アンドロイドとその生涯

 やりたくないことをリストアップした紙は、すでに端から端まで埋まっている。これらすべて、どれだけ今まで僕の時間を奪っていたかと考えると恐ろしくなる。決断は早いほどその利益を長く享受できるものだ。僕はもう、一刻も早く購入したアンドロイドを動かしたくて仕方なかった。

 最近の技術の発展は目覚ましく、コマンドさえ入力しておけば、大抵のことはアンドロイドが代わりにやってくれる。アンドロイドは人型で、僕の行いのほとんどすべてを代替しうる。それこそ、労働すらも対象に取る。人間はもはや、自分のやりたいこと、好きなことだけをやって生きていけるようになった。

 母が新しい技術には懐疑的な立場だったので、大学でも少し浮いた立場になってしまった。そんな日々も今日で終わりだ。僕もアンドロイドデビューを果たし、やりたいこと、ゲームやボウリングに興じるだけでよい人生に生まれ変わるのだ。

 初期設定がややこしかったが、そこはデジタルネイティブの見せどころ。四苦八苦しながらも、説明書の厄介になることなく、設定を終えることができた。まずは課題をやらせた。代わりにバイトに行かせた。アンドロイドの普及率が高くなってからは、仕事にアンドロイドが出ることも珍しくない。僕もバイト仲間が時折アンドロイドに仕事をやらせているのをうらやましく思っていた。バイトの時間に家で悠々と過ごせるのは不思議な気持ちだ。こそばゆいような、背徳的であるよな。しかしこの状態にもすぐに慣れるのだろう。何もしていないと人間がだめになるので、たまにはバイト仲間と示し合わせて同じ日に出勤することとしよう。無駄に消えていた時間を有意義に、自分の人生のためだけに使えるようになるのだ。心は晴れやかだった。

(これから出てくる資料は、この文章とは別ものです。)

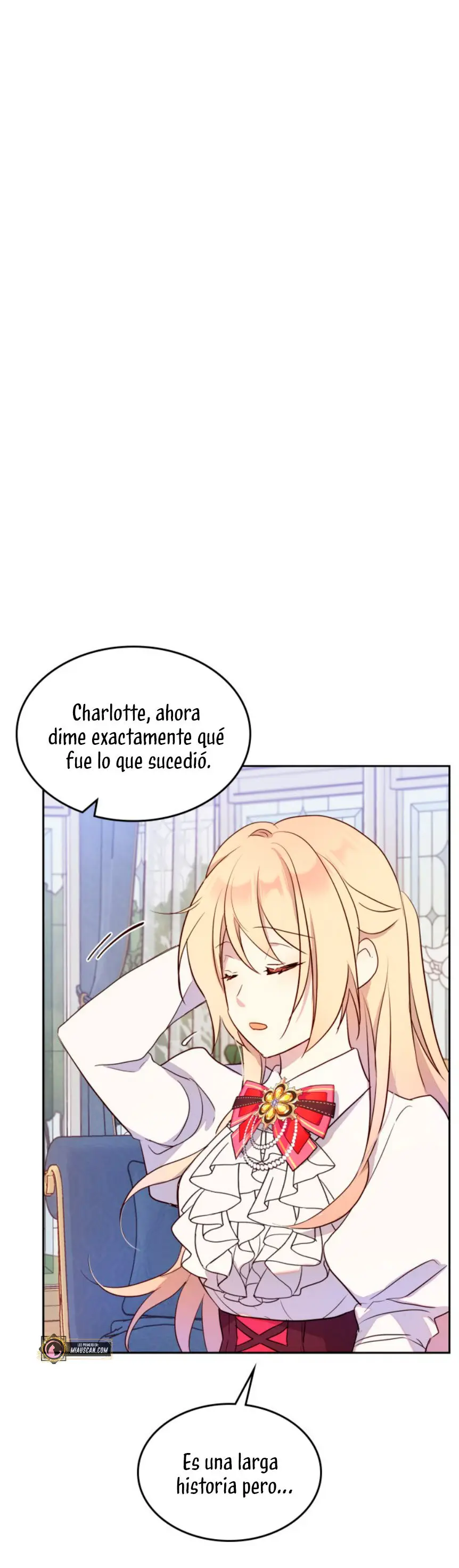 Accidentalmente salvé al hermano del protagonista (2022) - Capítulo 22 - Página 31 - LectorTMOo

 それ以来、面倒と感じることが増えた。ちょっとした作業であっても、アンドロイドに代わりにやらせてしまえばよいと思うようになった。ゲームのログインボーナス、周回要素。すべてアンドロイドに自動化させて、僕はたまに画面を見るだけだ。漫画のページをめくるのも面倒になった。バイトも、次第にほとんど行かなくなっていた。

 家で泥のように眠って過ごした。将来を考える時期が近づいても、自分で何かを考えることをしたくなかった。もはや自分自身の考えなど何も信頼できず、その結果、未来に責任を負いたくなかった。

 決断と責任もアンドロイドにゆだねる。僕がすべきことは、何もなくなってしまった。こうなった責任は、誰に求めればいいだろうか。このすまし顔のアンドロイドを壊せば、責任を取らせることができるだろうか。彼に深く依存してしまった今、それすらも煩わしい。

 沈んでいく感覚をごまかすように甘いものをかきこんだ。食べ過ぎで気持ち悪くなって、自身の行いを悔いる。やはり自分では、何もすべきでないのだ。

 食べることも面倒くさい。生きることも面倒くさい。